So sagen sie beispielsweise bei der Erklärung der Mondfinsternis, dass das Licht des Mondes erlischt, sobald sich die Erde zwischen Sonne und Mond befindet. Denn die Erde erhält ihr Licht von der Sonne. Sie ist kugelförmig und der Himmel umgibt sie von allen Seiten. Wenn der Mond sich im Schatten der Erde befindet, dann erreicht sie das Licht der Sonne nicht mehr.

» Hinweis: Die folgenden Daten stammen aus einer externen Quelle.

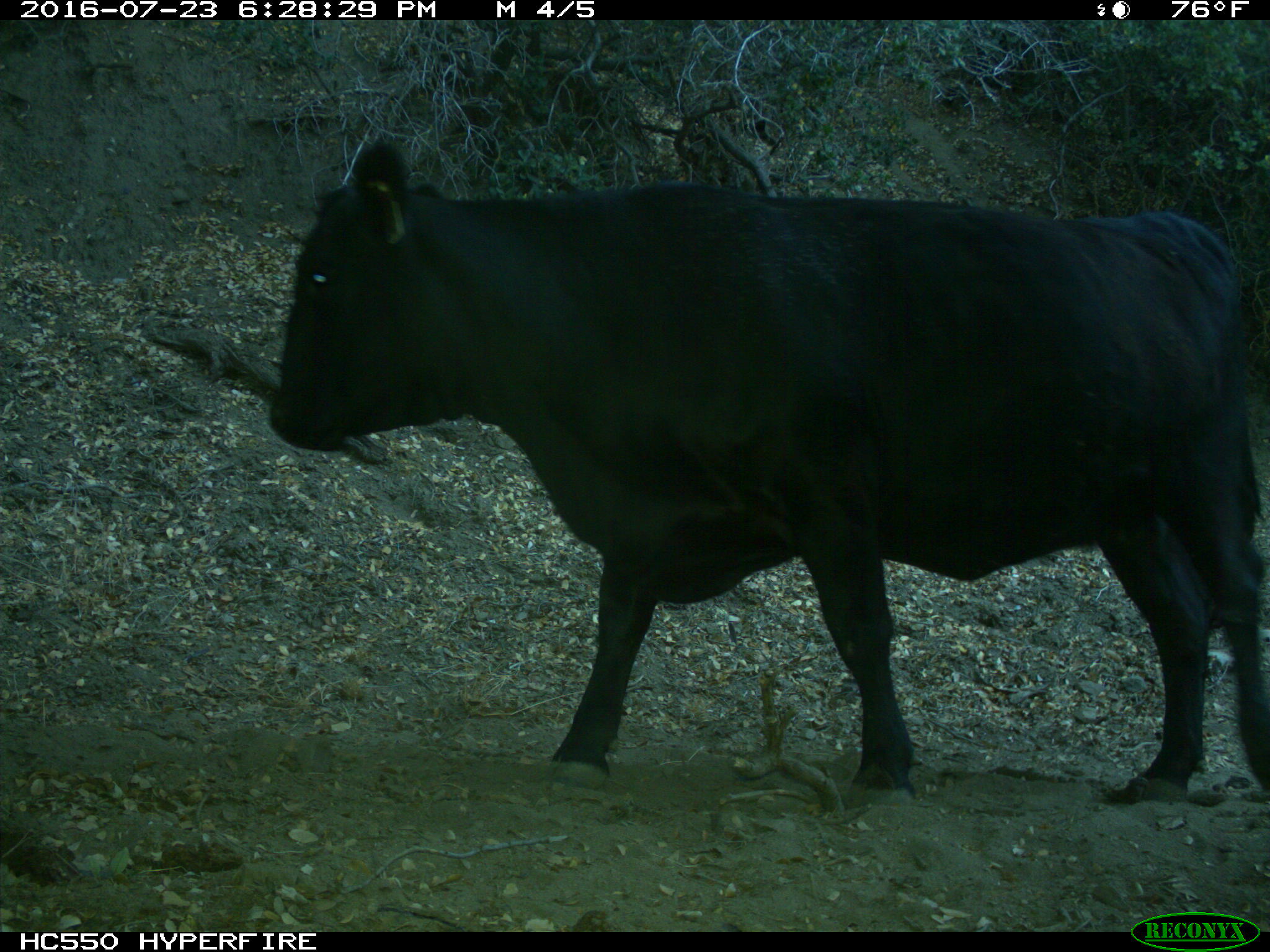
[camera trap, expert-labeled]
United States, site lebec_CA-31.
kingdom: Animalia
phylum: Chordata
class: Mammalia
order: Artiodactyla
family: Bovidae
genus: Bos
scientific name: Bos taurus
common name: domestic cow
Bos taurus (domestic cow).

Bei der Erklärung der Sonnenfinsternis sagen sie, dass diese eintritt, wenn der Mond sich zwischen die Sonne und dem, der die Sonne anschaut, schiebt. Dies passiert, wenn sich Sonne und Mond [vom Beobachter aus] in der gleichen Position [am Himmel] befinden.

 2. Es ist töricht wissenschaftlichen Beweisen im Namen der Religion zu widersprechen

Wir werden auch hier nicht versuchen eine solche Auffassung zu widerlegen. Wir sind nicht der Meinung, dass dies nützlich ist. Wer glaubt, dass die Zurückweisung einer solchen [naturwissenschaftlichen] Ansicht [zu den Finsternissen] in religiöser Hinsicht eine Verpflichtung ist, verschuldigt sich an der Religion (fa-qad ǧanā ʿalā-d-dīn) und schwächt ihre Sache. Zum Beweis solcher Angelegenheiten gibt es geometrische und arithmetische Beweise, die keinen Zweifel lassen.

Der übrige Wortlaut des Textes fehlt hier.